Aber nun zu Ihrer Frage und meiner Antwort, liebe Ulrike. Sie schreiben, dass Sie versuchen, der Freundin immer alles recht zu machen und ihr zum Dank noch all Ihre Probleme, Gedanken und Sorgen anvertrauen. Das ist für mich eine vollkommen neue Umsetzung des Danke sagens. Ich habe in meinem Leben schon so manches angestellt, um meiner Dankbarkeit Ausdruck zu verleihen. Ich habe CD's gebrannt, Briefe geschrieben, Kuchen gebacken und Blumen verschickt. Aber ich habe es noch nie versucht, indem ich jemandem meine Probleme erzählt hätte! Im Gegenteil! Naiv wie ich bin, habe ich jahrelang der vorgefassten Meinung vertraut, dass Menschen so ziemlich alles wollen, ausser sich die Sorgen und Probleme Anderer anzuhören. Ich darf gar nicht daran denken, wie viele Freundschaften in meinem Leben vermutlich daran zerbrochen sind, dass ich nicht sorgfältig genug meine Nöte ausgebreitet habe! Wie konnte ich nur so undankbar durchs Leben gehen, ich mache mir gerade sehr grosse Vorwürfe deswegen.

Aber für Sie ist es noch nicht zu spät! Setzen Sie sich einmal in Ruhe hin und ziehen Sie eine Bilanz. Während Sie sich nonstop nach den Wünschen Ihrer "Freundin" richten und wie ein kleines Hündchen Männchen machen, scheint sie das etwas lockerer zu sehen. Es kann gut sein, dass das Fräulein eine Prinzessin ist, die es nicht anders gelernt hat, als dass sich die ganze Welt um sie dreht, als wäre sie das goldige Sünneli. Kann aber ebenso gut sein, dass Sie ihr weniger wichtig sind und Sie darum kaum Kompromisse eingeht und sich zu persönlichen Themen nicht öffnen mag.

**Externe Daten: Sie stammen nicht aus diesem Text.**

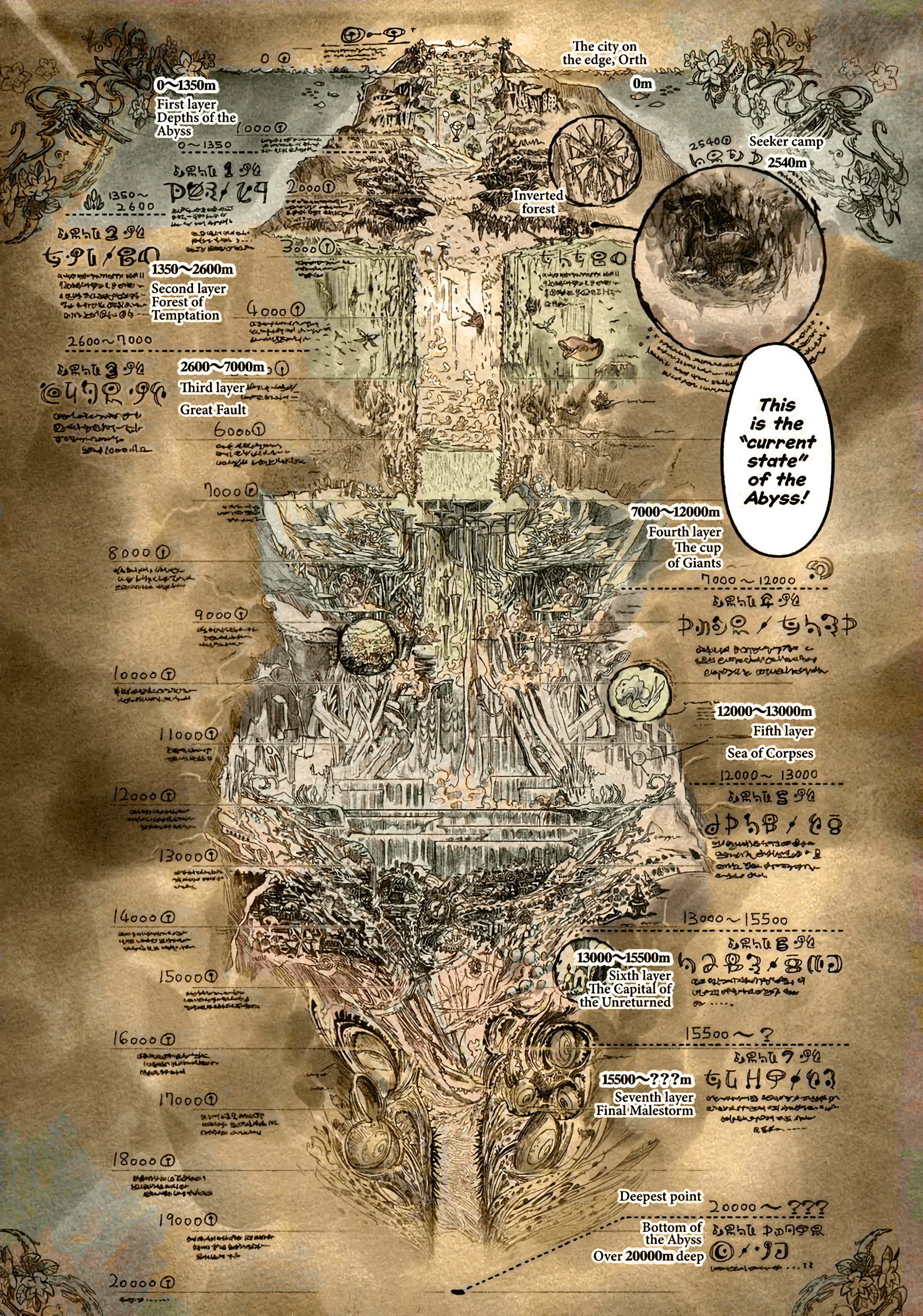 Made in Abyss map [2564x2780] : anime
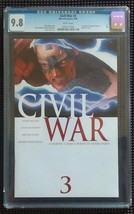 IRON MAN VS CAPTAIN AMERICA CIVIL WAR #3 CGC 9.8 THOR RETURNS - $127.00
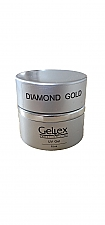 Diamond Gel Gold 15ml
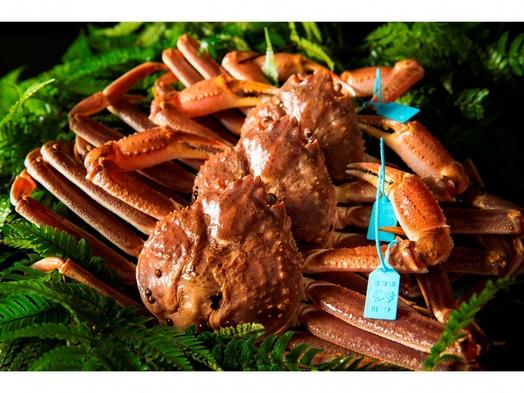 蟹尽くし懐石 蟹や冬の海幸を楽しむコース〜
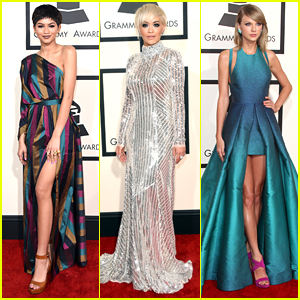 Which Celeb Topped JJJ's Grammys 2015 Best Dressed List? Find Out Here!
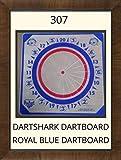 American Prodart Dartboard Baseball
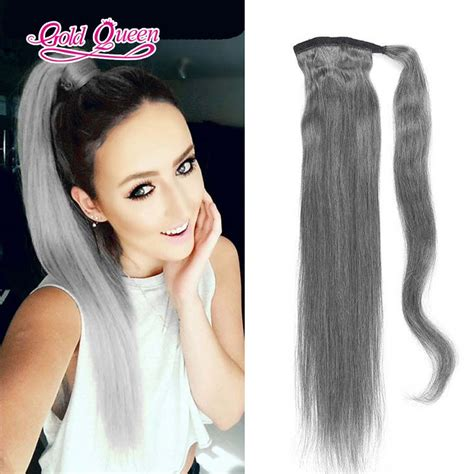 grey hair drawstring ponytail online buy wholesale brazilian ponytail extensions with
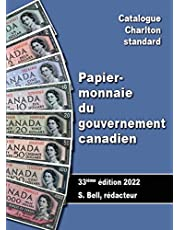 Papier monnaie du gouvernement canadien 2022 (33ieme ed.)
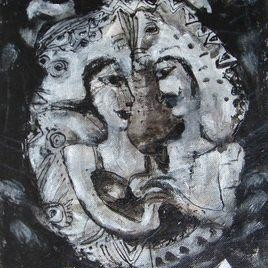 Made For Each Other by Madhu Dhanuka Jain, Painting, Acrylic on Canvas, Gray color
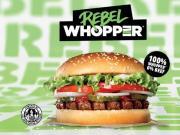 Rebel Whopper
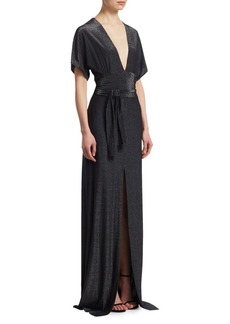 Halston Heritage Metallic V-Neck Gown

Fragen Sie Ihre Freundin direkt danach! Entweder sind Sie nach diesem Gespräch Freundinnen auf Augenhöhe, oder aber eine zickige Principessa los geworden. Beides ist besser, als das was Sie jetzt haben, darum können Sie mit einer ehrlichen Aussprache nur gewinnen, aber kaum verlieren.

Alles Gute! Ihre Kafi.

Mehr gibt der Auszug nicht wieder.